**Text extract:**
Logs

Overview

Logs provide detailed records of events in your applications and infrastructure. The Observability Bundle includes Grafana Loki, a horizontally scalable log aggregation system that makes it easy to explore and analyze logs from all your Kubernetes clusters. Loki is inspired by Prometheus but designed specifically for logs. Instead of indexing log content (which is expensive), Loki indexes only metadata labels, making it cost-effective to store and query large volumes of logs.

Grafana Loki

Loki is a log aggregation system that collects, stores, and indexes logs from your Kubernetes clusters. It integrates seamlessly with Grafana for log visualization and querying.

Key Features

Cost-Effective Storage:

Indexes metadata labels, not log content
Significantly reduces storage and indexing costs compared to traditional log systems
Compresses log data efficiently

Label-Based Querying:

Uses the same label-based approach as Prometheus
Fast queries using metadata indexes
No need for expensive full-text indexes

Native Kubernetes Integration:

Automatically discovers pods and services
Extracts Kubernetes metadata as labels (namespace, pod, container)
Works with standard stdout/stderr container logs

Grafana Integration:

Explore logs directly in Grafana dashboards
Correlate logs with metrics and traces
LogQL query language similar to PromQL

How Loki Works

Container Logs (stdout/stderr)

**Excerpted data:**
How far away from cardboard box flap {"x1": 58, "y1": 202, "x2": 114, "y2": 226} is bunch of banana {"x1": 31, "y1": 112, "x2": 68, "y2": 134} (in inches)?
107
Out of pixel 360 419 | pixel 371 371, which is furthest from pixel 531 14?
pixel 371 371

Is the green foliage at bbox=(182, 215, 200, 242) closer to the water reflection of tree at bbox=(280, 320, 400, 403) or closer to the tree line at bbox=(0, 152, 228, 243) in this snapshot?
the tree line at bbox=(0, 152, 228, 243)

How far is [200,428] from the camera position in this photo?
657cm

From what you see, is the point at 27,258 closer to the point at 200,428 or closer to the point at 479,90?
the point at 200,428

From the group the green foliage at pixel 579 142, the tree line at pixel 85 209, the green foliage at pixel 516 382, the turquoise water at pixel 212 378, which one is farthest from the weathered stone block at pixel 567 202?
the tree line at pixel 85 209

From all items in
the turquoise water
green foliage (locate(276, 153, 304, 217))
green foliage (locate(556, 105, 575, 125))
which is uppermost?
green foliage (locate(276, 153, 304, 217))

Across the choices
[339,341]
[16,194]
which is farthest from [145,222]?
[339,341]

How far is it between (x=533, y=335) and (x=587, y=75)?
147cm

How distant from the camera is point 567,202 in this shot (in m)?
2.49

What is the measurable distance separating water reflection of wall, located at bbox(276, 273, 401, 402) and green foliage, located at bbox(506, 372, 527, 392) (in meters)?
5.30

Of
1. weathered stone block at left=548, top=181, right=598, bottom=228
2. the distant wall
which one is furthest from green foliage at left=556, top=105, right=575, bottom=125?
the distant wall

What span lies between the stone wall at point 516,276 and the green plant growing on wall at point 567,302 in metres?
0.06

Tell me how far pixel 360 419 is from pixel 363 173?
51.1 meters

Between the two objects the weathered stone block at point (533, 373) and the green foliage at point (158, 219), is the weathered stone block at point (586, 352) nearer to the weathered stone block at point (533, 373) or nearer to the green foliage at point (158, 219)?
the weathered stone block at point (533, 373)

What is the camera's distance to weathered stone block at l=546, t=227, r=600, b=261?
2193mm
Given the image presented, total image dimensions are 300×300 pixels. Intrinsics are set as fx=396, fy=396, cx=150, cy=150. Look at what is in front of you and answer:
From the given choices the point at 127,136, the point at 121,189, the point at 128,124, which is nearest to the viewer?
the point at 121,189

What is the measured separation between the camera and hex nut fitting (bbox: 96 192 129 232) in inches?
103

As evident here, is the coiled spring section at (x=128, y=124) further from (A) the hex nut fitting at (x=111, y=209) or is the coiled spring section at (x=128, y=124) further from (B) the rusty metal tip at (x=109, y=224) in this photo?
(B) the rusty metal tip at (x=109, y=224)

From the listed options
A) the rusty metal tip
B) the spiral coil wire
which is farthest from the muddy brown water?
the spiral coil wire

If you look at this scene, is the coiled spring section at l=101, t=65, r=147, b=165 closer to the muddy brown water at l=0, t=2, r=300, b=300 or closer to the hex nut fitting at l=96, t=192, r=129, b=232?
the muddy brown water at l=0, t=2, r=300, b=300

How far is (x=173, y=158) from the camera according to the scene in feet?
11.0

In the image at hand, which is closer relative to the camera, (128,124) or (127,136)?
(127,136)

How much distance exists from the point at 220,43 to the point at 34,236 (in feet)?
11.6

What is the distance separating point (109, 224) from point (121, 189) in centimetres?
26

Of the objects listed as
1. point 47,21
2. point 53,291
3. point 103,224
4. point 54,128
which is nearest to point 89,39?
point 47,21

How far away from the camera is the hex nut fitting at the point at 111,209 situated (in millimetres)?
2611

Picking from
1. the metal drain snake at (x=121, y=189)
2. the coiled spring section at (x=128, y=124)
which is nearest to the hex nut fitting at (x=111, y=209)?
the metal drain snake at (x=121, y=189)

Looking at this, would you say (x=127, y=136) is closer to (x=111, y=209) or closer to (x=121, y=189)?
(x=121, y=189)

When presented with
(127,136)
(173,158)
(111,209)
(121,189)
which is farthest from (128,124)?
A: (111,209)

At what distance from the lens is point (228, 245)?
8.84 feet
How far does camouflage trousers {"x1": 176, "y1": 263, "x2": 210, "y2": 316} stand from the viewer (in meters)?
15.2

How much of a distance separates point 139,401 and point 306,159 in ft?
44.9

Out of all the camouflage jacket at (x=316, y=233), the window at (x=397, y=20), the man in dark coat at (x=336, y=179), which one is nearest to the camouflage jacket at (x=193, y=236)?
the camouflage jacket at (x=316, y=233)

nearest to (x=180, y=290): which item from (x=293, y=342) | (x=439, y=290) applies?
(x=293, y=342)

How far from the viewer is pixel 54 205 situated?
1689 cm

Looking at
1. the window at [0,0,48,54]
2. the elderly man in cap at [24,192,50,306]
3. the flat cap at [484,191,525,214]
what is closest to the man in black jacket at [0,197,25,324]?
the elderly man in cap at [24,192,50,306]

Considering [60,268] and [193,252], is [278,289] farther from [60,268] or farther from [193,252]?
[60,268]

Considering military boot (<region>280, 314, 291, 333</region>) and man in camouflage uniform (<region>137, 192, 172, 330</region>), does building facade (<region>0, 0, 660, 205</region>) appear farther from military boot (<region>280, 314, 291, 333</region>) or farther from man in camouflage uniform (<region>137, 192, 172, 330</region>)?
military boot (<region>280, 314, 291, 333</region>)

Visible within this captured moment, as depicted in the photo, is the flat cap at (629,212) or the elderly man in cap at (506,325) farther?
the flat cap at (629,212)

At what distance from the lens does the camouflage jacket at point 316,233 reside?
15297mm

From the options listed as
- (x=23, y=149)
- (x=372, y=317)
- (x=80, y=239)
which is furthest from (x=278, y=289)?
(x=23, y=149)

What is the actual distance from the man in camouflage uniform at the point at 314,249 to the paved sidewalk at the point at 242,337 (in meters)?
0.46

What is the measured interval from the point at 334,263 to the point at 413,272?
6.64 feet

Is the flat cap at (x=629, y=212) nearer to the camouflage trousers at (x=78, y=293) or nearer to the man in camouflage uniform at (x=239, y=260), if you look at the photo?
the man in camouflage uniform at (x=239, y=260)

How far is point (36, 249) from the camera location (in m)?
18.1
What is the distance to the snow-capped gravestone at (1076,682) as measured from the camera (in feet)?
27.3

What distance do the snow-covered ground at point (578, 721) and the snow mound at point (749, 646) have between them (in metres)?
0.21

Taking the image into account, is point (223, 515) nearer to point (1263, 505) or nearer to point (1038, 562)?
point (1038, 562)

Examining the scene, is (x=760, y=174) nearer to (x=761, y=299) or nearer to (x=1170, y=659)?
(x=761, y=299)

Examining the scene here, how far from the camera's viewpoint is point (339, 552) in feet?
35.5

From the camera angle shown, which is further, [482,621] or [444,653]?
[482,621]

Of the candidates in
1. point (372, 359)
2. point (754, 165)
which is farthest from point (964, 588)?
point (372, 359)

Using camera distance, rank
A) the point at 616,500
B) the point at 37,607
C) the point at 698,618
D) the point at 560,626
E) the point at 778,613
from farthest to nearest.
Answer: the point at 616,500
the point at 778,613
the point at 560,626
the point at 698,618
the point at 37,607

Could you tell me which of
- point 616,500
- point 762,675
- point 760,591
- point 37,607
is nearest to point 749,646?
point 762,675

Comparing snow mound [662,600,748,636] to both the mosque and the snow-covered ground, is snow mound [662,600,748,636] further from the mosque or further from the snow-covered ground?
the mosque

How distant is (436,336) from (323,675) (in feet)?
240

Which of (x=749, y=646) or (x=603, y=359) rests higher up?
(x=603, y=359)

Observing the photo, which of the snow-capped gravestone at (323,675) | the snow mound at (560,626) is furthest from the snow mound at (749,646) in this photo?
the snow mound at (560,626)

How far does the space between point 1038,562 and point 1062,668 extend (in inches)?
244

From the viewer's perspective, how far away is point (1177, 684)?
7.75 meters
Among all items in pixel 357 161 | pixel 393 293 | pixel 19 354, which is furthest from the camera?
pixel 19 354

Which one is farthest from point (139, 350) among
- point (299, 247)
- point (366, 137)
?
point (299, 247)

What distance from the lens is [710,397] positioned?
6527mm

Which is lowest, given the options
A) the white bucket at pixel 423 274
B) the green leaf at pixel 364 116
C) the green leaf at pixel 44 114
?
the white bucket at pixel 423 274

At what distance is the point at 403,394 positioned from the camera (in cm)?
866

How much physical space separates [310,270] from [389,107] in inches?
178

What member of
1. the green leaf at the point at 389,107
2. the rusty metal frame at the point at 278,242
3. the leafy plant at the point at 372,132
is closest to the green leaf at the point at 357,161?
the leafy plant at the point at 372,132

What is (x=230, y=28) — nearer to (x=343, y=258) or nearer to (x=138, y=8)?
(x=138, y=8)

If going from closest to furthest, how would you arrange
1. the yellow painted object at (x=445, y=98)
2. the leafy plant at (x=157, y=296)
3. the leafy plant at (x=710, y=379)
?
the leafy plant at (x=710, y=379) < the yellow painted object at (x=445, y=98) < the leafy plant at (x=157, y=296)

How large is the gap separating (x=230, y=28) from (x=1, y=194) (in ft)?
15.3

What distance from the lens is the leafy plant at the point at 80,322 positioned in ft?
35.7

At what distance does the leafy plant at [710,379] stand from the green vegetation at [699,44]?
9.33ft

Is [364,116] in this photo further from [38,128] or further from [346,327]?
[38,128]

**Jobs:**
[A] In the page on Grafana Loki, what does Loki index instead of log content?
[B] Extend the page on Grafana Loki, picking up after its last line.
The items can be left aside.

**Answers to each task:**
[A] Only metadata labels.

[B]
    │
    └─> Promtail/OTel Collector ──────> Grafana Loki
            (collects logs)               (stores logs)
                                              │
                                              └──> Grafana
                                                 (visualizes logs)

Log Collection:

Containers write logs to stdout/stderr
Kubernetes stores logs on nodes
Promtail or OpenTelemetry Collector reads log files
Labels are extracted (namespace, pod, container, etc.)
Logs are sent to Loki for storage

Log Querying:

User queries logs in Grafana using LogQL
Loki uses label indexes to find relevant log streams
Loki filters and returns matching log lines
Grafana displays results

LogQL Query Language

LogQL (Log Query Language) is used to query logs in Loki. It’s similar to PromQL but designed for log data.

Basic Queries

Select logs by labels:

{namespace="production"}

{app="api-server", env="prod"}

{namespace="production", pod=~"api-.*"}

Filter log content:

# Contains text
{namespace="production"} |= "error"

# Doesn't contain text
{namespace="production"} != "debug"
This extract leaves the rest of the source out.